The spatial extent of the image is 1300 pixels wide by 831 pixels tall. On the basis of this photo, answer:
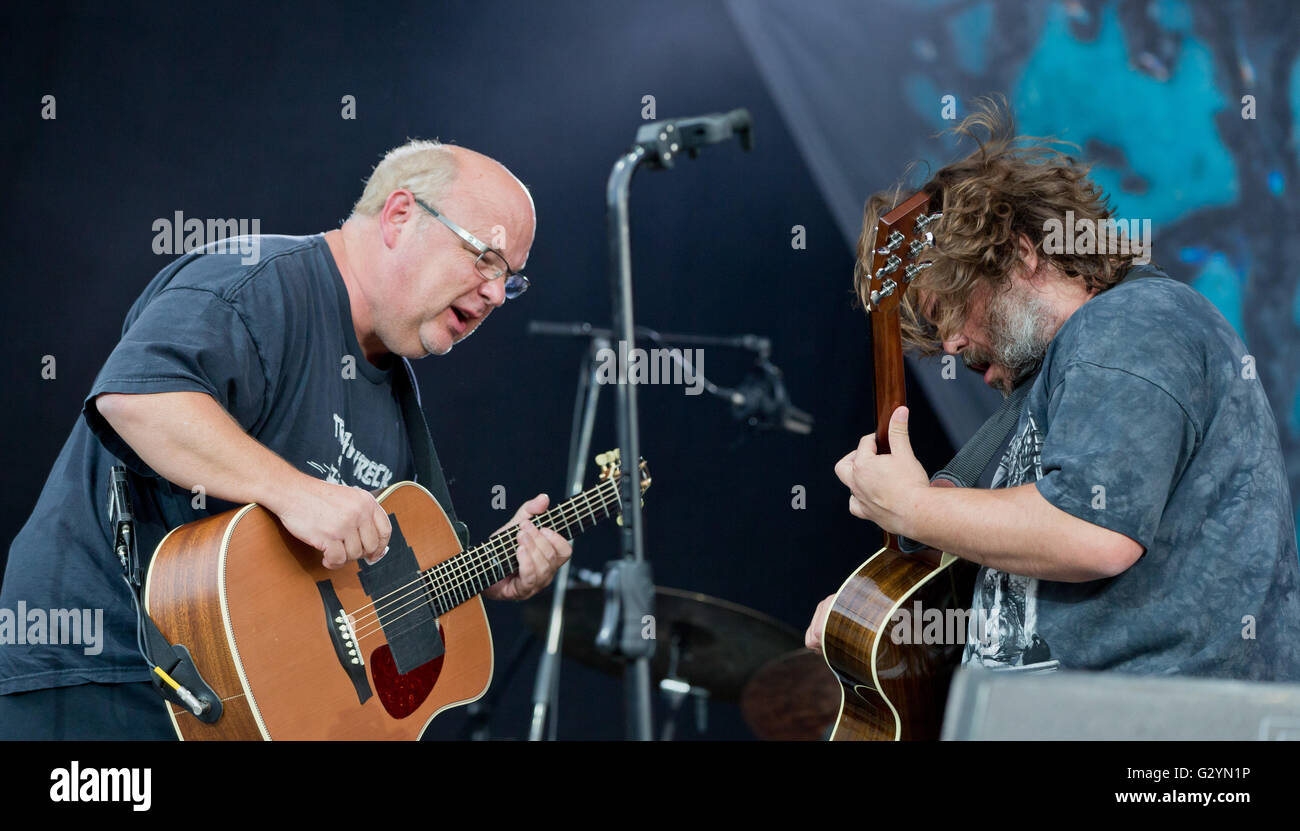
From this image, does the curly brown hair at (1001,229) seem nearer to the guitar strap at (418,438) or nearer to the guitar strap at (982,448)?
the guitar strap at (982,448)

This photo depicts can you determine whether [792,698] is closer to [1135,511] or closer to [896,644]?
[896,644]

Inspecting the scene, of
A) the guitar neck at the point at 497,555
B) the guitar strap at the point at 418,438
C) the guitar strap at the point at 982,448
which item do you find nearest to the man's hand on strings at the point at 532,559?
the guitar neck at the point at 497,555

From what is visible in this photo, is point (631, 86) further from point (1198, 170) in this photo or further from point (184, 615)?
point (184, 615)

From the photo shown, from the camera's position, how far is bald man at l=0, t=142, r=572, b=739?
1877 mm

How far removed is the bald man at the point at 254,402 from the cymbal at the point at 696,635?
4.04 feet

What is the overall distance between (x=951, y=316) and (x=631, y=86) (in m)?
2.44

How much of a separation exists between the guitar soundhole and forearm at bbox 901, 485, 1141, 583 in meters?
1.11

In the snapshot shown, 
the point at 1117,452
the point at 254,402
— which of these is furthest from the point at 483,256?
the point at 1117,452

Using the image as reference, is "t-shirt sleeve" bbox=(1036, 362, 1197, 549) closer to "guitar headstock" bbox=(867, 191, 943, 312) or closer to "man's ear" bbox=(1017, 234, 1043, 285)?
"man's ear" bbox=(1017, 234, 1043, 285)

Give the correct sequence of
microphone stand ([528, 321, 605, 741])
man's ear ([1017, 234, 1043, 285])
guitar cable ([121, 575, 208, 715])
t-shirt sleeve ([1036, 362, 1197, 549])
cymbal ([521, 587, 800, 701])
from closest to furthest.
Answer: t-shirt sleeve ([1036, 362, 1197, 549]), guitar cable ([121, 575, 208, 715]), man's ear ([1017, 234, 1043, 285]), microphone stand ([528, 321, 605, 741]), cymbal ([521, 587, 800, 701])

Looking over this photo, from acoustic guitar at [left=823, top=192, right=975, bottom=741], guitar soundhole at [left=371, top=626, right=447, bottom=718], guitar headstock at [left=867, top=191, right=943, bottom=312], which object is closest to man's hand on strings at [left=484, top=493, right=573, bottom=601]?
guitar soundhole at [left=371, top=626, right=447, bottom=718]

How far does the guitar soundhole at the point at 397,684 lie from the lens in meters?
2.13

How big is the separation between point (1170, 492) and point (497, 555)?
1.45 meters

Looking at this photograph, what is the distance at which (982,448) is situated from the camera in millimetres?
2221
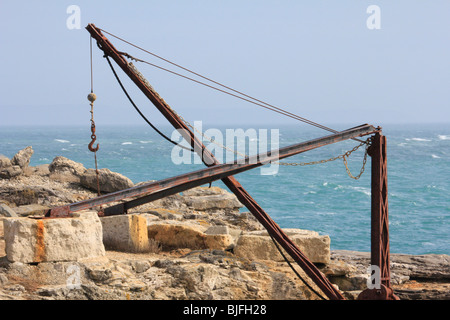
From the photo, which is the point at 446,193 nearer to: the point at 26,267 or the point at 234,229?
the point at 234,229

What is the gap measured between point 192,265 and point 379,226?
3739 mm

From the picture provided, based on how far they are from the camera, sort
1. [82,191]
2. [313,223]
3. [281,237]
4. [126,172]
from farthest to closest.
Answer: [126,172]
[313,223]
[82,191]
[281,237]

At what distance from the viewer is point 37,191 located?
63.8ft

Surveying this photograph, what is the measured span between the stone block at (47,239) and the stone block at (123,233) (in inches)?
77.2

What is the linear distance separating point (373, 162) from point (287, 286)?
10.2 ft

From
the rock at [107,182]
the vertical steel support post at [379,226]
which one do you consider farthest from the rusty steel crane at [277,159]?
the rock at [107,182]

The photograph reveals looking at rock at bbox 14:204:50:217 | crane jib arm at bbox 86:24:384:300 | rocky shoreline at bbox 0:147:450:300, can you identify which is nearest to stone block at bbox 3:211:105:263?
rocky shoreline at bbox 0:147:450:300

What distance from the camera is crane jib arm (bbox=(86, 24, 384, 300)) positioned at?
11.8m

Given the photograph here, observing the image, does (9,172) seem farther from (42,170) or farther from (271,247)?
(271,247)

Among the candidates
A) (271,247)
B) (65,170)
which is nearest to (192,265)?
(271,247)

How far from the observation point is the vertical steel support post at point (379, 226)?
11617 mm

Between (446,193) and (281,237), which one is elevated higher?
(281,237)

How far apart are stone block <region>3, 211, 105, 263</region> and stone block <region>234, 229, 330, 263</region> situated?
3.98 meters

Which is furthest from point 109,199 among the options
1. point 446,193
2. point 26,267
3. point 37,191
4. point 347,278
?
point 446,193
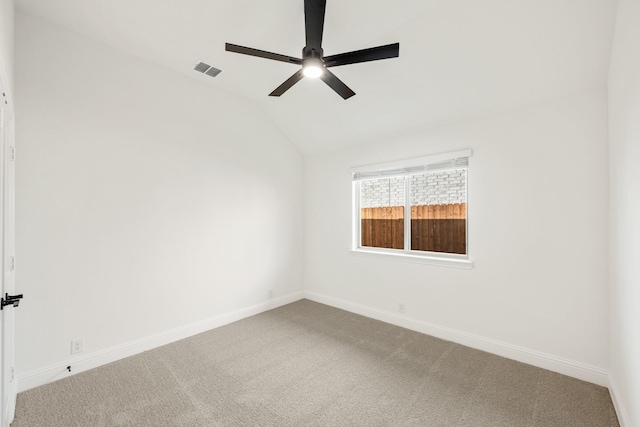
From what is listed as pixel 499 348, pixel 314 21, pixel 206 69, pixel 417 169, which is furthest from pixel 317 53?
pixel 499 348

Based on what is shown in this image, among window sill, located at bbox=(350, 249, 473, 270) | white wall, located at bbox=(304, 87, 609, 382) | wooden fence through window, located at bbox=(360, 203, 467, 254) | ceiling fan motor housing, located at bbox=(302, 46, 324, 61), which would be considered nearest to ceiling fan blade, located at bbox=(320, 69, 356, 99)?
ceiling fan motor housing, located at bbox=(302, 46, 324, 61)

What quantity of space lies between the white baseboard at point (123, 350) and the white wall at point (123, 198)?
5 centimetres

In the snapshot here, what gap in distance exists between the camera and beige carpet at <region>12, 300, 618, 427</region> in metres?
1.90

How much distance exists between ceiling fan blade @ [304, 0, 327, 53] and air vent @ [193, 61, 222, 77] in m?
1.54

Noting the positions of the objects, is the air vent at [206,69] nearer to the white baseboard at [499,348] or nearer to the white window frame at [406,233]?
the white window frame at [406,233]

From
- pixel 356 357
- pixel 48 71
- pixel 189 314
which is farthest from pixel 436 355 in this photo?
pixel 48 71

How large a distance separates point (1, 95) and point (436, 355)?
12.0 ft

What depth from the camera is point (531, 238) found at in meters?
2.58

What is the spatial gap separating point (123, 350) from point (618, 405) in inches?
157

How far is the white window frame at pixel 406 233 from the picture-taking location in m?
3.03

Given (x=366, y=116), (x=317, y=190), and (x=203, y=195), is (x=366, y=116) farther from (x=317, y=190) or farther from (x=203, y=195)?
(x=203, y=195)

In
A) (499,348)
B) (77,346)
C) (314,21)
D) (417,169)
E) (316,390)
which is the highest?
(314,21)

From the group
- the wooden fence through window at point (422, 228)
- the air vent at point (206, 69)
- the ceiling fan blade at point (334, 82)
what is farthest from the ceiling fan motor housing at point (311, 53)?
the wooden fence through window at point (422, 228)

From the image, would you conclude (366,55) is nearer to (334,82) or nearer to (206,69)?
(334,82)
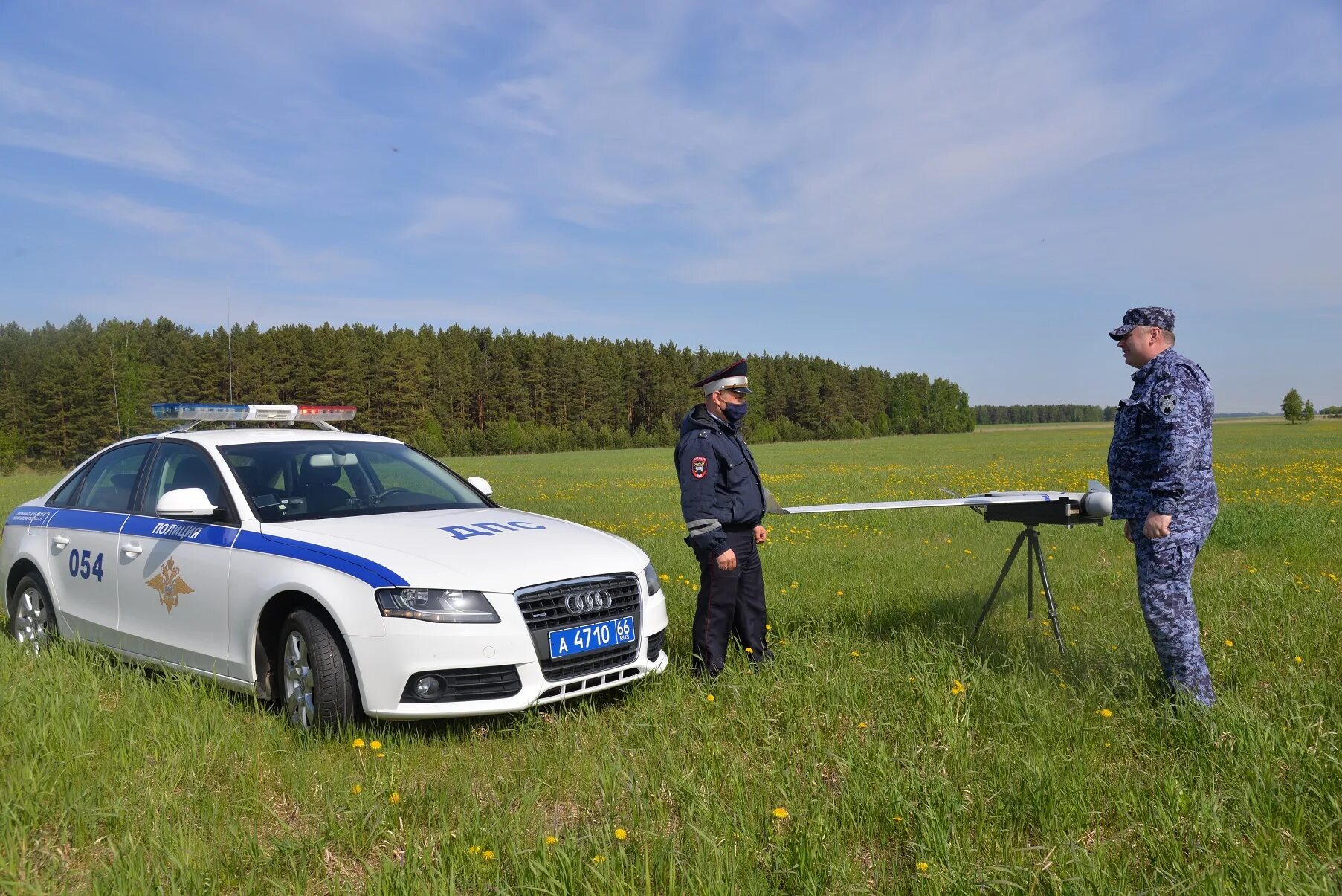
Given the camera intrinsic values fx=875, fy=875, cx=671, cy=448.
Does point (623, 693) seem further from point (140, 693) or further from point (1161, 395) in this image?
point (1161, 395)

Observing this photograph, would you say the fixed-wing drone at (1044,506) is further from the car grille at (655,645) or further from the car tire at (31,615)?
the car tire at (31,615)

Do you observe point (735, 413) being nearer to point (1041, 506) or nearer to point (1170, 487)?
point (1041, 506)

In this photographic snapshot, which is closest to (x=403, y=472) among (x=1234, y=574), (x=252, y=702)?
(x=252, y=702)

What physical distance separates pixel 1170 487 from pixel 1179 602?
54 cm

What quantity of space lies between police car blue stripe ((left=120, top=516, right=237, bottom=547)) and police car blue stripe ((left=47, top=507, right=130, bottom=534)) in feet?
0.49

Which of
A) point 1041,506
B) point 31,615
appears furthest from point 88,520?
point 1041,506

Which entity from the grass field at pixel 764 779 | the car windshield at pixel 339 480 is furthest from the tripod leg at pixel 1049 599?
the car windshield at pixel 339 480

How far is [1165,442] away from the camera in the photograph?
3.96 metres

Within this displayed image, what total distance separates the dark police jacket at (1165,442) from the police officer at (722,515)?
186cm

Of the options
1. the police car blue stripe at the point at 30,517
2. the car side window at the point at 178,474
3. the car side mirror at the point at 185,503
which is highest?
the car side window at the point at 178,474

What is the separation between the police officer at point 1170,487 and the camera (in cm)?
394

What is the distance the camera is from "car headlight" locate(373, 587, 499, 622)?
3936 mm

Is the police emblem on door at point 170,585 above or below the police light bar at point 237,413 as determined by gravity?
below

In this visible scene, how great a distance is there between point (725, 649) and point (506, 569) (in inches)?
62.8
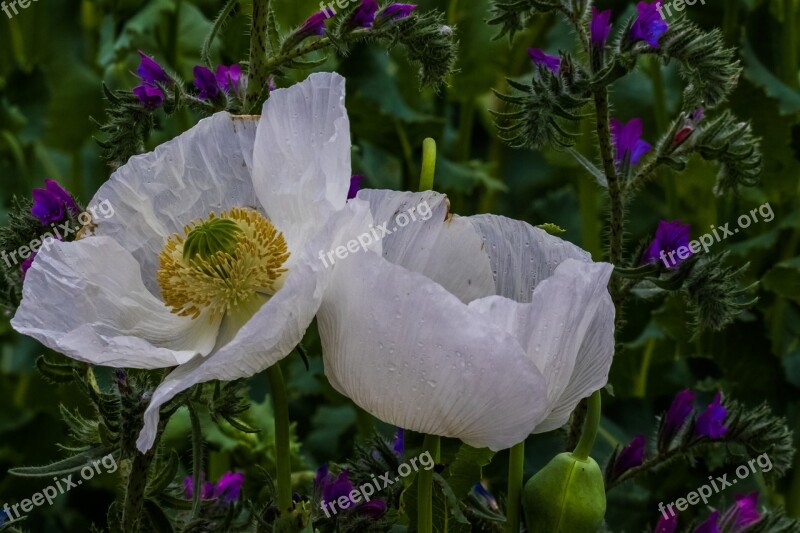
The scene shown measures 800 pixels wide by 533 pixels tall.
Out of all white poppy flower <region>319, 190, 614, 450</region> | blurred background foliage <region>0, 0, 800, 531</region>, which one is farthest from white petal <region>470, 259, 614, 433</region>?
blurred background foliage <region>0, 0, 800, 531</region>

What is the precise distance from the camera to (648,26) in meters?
0.77

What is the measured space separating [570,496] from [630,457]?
7.6 inches

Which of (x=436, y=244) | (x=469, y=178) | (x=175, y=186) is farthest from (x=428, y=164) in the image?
(x=469, y=178)

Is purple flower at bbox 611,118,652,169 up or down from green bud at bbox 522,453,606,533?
up

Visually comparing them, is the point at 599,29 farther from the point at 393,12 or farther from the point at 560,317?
the point at 560,317

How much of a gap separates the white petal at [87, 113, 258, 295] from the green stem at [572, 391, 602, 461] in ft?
0.72

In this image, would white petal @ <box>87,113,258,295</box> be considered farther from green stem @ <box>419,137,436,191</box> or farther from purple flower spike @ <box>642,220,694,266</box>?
purple flower spike @ <box>642,220,694,266</box>

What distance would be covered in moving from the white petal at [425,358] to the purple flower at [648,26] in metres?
0.34

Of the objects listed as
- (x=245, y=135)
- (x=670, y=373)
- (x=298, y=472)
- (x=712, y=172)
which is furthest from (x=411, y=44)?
(x=712, y=172)

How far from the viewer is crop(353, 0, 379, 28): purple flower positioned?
0.72 m

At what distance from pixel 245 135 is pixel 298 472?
0.50 meters

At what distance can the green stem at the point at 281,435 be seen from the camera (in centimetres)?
58

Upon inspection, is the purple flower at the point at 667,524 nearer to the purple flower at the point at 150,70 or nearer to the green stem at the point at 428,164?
the green stem at the point at 428,164

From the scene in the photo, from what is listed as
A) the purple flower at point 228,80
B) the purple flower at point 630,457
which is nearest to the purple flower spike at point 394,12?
the purple flower at point 228,80
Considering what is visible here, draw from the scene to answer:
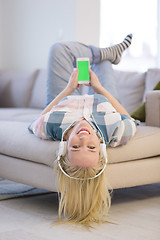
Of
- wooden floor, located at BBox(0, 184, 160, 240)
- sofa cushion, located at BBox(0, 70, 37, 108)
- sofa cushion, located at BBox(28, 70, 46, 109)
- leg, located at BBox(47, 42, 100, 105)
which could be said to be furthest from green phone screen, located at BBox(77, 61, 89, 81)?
sofa cushion, located at BBox(0, 70, 37, 108)

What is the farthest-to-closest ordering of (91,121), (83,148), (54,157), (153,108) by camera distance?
(153,108)
(91,121)
(54,157)
(83,148)

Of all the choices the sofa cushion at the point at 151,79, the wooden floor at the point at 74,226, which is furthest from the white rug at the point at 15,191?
the sofa cushion at the point at 151,79

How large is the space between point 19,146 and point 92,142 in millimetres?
510

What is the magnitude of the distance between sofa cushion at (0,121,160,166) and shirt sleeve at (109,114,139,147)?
36 millimetres

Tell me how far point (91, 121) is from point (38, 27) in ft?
8.87

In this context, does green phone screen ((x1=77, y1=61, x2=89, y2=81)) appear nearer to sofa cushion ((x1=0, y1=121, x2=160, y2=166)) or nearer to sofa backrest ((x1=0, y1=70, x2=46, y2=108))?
sofa cushion ((x1=0, y1=121, x2=160, y2=166))

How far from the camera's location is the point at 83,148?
180 centimetres

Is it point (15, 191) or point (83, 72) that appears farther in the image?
point (15, 191)

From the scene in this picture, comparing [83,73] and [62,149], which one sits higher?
[83,73]

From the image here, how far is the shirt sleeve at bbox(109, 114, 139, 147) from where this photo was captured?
2012 millimetres

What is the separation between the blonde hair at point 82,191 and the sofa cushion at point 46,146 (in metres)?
0.13

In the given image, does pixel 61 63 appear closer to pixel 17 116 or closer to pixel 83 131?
pixel 17 116

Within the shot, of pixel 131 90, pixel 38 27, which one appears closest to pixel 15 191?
pixel 131 90

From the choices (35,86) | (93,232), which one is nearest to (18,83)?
(35,86)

----------------------------------------

SHORT TASK |
Take the line with "How far from the camera's" and all lines after it through the end of the records, and write them out exactly; include nothing else.

ANSWER FOR THIS EXERCISE |
How far from the camera's location is the point at 83,148?
180 centimetres

Is it point (15, 191) or point (83, 72) that appears farther in the image?
point (15, 191)

From the scene in this picture, comparing [83,73] and [62,149], which one sits higher?
[83,73]

From the image here, how far is the shirt sleeve at bbox(109, 114, 139, 147) from where this photo was captured?
2012 millimetres

What is the separation between the blonde hair at point 82,191 and the sofa cushion at point 46,146 (in metres)?
0.13

In the given image, does pixel 61 63 appear closer to pixel 17 116 or closer to pixel 83 131?
pixel 17 116

Within the shot, of pixel 131 90, pixel 38 27, which one appears closest to pixel 15 191?
pixel 131 90

From the choices (35,86) | (93,232), which one is nearest to (18,83)?
(35,86)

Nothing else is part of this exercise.